Was nun folgen sollte, wird sich in meinem Kopf und meinem Herzen als eines der spektakulärsten Konzertereignisse, die ich je erlebt habe, einbrennen. Die Franzosen GOJIRA standen in den Startlöchern. Fronter Joe Duplantier und sein Gefolge versprühten von der ersten Sekunde an ein Feuerwerk von Dominanz und spielerischer Freude, welches sich augenblicklich auf das Publikum übertrug und für Wohnzimmeratmosphäre sorgte. Einsetzende Dämmerung und die endlich wirkende Bühnenbeleuchtung rundeten den Augenschmaus zusätzlich noch ab. Vorrangig wurden Songs des letzten Outputs: „The Way Of All Flesh“ zelebriert. Gewürzt wurde die Setlist mit „Flying Whales“ und „Backbone“ des „From Mars To Sirius“- Silberlings und lockte so auch den letzten in der Ecke hockenden Skeptiker aus der Reserve. Die zur Verfügung stehenden 45 Minuten vergingen wie im Flug, aber ein Flug von Schkeuditz nach Altenburg!

◆ **ZU ERLEDIGEN**:
Gib aus dem Konzertbericht alles von „Was nun folgen“ bis hinunter zu „Schkeuditz nach Altenburg!“ wortgetreu wieder.

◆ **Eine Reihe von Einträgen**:
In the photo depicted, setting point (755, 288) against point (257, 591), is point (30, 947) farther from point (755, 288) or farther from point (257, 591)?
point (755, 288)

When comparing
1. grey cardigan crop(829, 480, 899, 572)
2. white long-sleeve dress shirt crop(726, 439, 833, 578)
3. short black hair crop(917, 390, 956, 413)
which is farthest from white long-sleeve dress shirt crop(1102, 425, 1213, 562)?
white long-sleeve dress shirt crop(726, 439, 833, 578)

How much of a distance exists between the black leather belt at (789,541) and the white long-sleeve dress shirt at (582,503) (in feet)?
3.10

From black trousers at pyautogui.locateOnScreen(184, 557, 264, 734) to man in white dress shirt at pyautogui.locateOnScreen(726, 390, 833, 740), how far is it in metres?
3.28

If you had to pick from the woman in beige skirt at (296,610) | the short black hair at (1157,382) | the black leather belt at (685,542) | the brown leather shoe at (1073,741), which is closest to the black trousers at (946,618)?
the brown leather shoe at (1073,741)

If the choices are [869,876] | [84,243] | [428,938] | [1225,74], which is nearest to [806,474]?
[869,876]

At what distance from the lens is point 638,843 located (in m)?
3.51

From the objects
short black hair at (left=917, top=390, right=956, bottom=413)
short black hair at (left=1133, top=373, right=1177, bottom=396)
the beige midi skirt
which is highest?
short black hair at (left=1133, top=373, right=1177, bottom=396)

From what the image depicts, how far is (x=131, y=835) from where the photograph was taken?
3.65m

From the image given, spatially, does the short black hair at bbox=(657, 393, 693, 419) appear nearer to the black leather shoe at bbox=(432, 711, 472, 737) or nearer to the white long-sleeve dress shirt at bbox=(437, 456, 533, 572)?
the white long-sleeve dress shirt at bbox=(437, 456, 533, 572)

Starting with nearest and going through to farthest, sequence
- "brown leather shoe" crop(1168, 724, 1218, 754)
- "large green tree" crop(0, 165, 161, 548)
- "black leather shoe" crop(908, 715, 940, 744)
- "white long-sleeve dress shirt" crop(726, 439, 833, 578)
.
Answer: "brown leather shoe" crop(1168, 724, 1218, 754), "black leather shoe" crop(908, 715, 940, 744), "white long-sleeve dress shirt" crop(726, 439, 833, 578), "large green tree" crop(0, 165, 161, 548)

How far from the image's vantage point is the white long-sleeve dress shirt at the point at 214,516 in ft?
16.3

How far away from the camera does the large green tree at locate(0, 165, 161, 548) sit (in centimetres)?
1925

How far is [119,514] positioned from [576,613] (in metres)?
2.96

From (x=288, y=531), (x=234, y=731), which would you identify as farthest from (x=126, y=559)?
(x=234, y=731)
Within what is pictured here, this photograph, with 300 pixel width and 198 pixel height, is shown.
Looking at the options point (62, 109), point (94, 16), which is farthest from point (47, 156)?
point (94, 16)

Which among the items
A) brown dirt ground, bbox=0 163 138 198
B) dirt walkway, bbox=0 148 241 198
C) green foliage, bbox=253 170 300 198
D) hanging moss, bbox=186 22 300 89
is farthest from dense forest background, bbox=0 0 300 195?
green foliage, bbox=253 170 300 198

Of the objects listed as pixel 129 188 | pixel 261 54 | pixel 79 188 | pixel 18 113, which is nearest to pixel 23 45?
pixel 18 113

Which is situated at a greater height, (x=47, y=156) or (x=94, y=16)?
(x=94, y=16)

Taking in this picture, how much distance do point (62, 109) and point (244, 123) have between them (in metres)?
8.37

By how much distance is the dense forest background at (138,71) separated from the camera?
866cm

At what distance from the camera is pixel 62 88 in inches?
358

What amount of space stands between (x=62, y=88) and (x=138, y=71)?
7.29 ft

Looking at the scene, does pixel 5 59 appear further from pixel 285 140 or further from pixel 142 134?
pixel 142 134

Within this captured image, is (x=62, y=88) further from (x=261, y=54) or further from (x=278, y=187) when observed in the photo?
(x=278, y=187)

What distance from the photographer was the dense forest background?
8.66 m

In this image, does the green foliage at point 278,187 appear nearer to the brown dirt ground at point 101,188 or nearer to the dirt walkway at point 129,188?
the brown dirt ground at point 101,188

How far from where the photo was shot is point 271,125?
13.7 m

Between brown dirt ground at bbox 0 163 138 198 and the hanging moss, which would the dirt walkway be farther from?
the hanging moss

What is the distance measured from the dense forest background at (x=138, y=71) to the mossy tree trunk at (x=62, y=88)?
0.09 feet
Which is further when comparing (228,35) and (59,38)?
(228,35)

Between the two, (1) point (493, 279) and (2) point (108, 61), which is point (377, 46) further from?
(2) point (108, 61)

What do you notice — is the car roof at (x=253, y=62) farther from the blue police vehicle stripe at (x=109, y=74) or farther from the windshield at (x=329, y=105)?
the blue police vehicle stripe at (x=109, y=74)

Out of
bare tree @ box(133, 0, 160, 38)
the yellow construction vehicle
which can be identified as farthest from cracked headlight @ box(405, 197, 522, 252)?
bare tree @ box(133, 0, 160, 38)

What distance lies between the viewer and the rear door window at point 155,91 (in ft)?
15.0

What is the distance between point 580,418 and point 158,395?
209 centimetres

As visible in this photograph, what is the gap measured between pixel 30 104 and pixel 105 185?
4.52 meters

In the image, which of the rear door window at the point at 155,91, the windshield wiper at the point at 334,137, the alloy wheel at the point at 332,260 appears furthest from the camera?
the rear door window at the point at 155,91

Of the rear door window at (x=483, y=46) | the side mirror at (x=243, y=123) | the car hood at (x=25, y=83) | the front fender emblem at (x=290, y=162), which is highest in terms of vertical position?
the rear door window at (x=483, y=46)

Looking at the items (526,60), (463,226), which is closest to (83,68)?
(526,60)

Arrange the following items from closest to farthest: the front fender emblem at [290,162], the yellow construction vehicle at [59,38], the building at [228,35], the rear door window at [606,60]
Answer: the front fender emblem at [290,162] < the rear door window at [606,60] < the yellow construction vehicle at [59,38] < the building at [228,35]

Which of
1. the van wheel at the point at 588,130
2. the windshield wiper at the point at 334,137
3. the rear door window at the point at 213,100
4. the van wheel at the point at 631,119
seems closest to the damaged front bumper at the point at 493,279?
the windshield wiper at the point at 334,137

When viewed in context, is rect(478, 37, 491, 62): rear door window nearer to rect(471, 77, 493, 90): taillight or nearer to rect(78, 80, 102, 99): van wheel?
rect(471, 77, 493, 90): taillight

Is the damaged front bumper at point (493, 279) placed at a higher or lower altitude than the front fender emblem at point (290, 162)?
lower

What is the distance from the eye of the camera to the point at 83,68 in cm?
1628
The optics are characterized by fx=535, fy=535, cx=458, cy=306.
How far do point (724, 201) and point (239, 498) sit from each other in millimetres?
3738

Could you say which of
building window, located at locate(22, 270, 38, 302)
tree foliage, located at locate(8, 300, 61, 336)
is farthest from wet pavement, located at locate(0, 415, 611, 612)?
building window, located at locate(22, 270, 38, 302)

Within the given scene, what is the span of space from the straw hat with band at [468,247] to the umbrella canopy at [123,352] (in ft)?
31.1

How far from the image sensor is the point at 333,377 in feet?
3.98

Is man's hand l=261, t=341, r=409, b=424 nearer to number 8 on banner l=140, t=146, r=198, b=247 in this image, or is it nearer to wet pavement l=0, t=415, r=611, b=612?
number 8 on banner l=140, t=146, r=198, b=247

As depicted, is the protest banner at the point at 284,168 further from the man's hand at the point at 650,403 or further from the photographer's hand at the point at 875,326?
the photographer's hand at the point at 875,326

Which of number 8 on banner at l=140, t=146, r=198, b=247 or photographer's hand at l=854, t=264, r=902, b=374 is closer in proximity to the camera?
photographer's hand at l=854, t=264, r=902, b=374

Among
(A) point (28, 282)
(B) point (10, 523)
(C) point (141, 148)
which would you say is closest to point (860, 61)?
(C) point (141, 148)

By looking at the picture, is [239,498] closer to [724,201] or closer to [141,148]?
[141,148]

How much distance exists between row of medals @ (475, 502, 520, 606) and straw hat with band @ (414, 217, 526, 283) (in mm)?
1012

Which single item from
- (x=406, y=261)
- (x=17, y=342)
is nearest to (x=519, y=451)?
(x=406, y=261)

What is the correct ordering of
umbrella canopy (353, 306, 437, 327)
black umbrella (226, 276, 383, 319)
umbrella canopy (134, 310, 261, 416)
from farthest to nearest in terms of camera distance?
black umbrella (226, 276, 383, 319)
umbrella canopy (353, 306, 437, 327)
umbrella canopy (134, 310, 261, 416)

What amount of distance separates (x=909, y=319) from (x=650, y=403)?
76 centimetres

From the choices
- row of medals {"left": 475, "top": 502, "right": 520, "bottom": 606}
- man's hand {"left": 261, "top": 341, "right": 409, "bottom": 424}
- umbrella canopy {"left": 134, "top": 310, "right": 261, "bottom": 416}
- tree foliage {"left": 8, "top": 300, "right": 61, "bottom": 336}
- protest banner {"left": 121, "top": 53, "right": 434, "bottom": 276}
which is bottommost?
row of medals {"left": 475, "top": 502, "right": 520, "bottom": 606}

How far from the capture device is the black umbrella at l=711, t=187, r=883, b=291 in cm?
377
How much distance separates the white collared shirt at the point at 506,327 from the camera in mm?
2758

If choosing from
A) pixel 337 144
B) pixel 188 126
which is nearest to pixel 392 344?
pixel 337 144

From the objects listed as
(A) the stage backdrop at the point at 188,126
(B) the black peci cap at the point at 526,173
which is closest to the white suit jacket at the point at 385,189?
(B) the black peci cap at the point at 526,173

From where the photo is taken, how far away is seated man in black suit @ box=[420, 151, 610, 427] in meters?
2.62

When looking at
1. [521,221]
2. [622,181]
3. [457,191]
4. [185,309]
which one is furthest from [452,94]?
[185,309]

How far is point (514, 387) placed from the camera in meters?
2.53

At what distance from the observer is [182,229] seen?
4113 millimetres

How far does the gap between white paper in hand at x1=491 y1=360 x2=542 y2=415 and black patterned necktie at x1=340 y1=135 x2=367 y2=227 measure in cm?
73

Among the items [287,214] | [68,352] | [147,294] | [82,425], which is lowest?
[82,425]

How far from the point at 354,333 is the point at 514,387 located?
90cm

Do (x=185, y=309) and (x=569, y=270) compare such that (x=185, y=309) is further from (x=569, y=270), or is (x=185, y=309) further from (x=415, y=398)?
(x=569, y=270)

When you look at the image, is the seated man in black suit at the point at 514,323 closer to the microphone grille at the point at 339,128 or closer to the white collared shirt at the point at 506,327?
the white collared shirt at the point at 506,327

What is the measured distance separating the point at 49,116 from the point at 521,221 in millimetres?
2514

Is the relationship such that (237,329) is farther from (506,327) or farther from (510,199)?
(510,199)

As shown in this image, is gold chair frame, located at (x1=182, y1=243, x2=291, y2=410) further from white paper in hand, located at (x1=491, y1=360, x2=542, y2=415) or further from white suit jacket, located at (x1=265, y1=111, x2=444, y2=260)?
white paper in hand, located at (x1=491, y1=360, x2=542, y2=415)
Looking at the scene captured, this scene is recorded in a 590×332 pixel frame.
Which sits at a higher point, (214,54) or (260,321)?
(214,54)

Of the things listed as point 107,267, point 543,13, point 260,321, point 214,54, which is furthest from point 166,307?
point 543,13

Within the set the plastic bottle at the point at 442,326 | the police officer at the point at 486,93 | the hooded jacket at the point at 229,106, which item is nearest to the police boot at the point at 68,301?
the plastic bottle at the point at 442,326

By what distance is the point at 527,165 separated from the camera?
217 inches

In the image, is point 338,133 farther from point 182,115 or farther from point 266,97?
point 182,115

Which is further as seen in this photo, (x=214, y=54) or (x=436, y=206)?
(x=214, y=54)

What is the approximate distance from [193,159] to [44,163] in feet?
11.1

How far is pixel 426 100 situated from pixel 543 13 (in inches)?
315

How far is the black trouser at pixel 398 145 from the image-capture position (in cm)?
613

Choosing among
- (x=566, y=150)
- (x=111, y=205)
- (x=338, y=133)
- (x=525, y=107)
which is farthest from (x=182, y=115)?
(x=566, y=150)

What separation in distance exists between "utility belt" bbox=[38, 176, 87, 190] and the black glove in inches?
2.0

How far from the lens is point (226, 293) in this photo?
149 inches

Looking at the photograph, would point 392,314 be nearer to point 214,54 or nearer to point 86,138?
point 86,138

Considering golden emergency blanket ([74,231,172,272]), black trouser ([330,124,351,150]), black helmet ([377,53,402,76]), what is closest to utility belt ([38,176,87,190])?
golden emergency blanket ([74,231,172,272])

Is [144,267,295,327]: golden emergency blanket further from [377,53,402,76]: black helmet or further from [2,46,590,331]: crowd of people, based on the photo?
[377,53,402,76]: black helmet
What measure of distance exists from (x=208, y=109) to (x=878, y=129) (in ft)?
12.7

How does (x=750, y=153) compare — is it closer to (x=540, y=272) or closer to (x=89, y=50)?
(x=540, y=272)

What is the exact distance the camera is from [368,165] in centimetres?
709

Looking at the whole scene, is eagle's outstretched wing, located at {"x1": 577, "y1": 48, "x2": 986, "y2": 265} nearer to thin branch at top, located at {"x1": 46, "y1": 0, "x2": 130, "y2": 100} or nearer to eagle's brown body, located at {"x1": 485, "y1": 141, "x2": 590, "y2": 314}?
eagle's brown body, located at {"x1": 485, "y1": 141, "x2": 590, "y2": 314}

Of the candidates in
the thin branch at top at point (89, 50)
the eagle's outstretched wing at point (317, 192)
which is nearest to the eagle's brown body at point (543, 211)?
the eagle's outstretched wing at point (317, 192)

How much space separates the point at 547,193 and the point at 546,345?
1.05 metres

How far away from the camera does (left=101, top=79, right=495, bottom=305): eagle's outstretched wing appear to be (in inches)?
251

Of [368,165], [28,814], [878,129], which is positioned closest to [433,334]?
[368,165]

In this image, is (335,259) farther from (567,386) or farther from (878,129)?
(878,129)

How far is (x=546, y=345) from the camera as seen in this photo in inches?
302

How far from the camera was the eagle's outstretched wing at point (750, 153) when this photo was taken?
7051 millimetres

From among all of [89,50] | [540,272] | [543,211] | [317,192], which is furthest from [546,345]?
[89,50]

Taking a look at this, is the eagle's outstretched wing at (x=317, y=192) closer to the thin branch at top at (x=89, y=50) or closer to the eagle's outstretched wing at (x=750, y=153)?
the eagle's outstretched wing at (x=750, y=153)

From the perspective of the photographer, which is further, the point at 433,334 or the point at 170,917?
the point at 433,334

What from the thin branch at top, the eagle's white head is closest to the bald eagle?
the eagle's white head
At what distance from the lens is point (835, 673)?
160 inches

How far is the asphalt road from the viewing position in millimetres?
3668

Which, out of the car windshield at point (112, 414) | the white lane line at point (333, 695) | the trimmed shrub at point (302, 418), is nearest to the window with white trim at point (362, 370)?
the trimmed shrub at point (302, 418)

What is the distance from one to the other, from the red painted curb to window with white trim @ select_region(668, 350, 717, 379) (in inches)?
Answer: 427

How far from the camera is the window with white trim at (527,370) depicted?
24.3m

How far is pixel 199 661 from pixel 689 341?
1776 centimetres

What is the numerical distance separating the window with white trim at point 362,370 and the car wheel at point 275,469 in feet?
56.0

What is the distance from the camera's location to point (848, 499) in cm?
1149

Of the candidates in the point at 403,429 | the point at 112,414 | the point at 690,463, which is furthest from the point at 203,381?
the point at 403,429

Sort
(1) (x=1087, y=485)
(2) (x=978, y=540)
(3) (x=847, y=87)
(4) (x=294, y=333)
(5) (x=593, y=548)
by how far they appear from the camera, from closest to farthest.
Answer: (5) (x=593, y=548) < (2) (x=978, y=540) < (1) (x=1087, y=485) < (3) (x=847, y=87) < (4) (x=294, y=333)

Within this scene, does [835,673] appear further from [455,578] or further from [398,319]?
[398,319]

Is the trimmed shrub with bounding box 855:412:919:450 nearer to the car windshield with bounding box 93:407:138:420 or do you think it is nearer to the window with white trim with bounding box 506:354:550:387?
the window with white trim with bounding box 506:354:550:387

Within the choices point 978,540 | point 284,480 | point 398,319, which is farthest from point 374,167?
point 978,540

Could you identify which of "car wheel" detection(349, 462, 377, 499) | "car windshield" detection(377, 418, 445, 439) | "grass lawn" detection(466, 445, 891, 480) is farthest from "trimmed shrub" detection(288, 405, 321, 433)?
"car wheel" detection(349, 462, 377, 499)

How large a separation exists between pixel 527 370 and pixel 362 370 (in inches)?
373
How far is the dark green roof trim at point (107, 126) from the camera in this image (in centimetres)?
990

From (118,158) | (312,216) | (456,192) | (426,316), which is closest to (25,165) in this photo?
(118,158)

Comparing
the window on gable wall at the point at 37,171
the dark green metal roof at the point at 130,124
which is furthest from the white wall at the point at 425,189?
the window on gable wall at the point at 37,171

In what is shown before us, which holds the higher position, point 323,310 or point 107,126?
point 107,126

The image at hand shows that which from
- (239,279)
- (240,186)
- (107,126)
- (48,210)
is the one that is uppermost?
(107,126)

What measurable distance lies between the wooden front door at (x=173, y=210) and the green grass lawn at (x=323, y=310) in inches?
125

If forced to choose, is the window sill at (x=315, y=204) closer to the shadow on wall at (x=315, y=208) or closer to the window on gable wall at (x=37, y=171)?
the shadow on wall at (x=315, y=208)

◆ **LÖSUNG ZUR AUFGABE**:
Was nun folgen sollte, wird sich in meinem Kopf und meinem Herzen als eines der spektakulärsten Konzertereignisse, die ich je erlebt habe, einbrennen. Die Franzosen GOJIRA standen in den Startlöchern. Fronter Joe Duplantier und sein Gefolge versprühten von der ersten Sekunde an ein Feuerwerk von Dominanz und spielerischer Freude, welches sich augenblicklich auf das Publikum übertrug und für Wohnzimmeratmosphäre sorgte. Einsetzende Dämmerung und die endlich wirkende Bühnenbeleuchtung rundeten den Augenschmaus zusätzlich noch ab. Vorrangig wurden Songs des letzten Outputs: „The Way Of All Flesh“ zelebriert. Gewürzt wurde die Setlist mit „Flying Whales“ und „Backbone“ des „From Mars To Sirius“- Silberlings und lockte so auch den letzten in der Ecke hockenden Skeptiker aus der Reserve. Die zur Verfügung stehenden 45 Minuten vergingen wie im Flug, aber ein Flug von Schkeuditz nach Altenburg!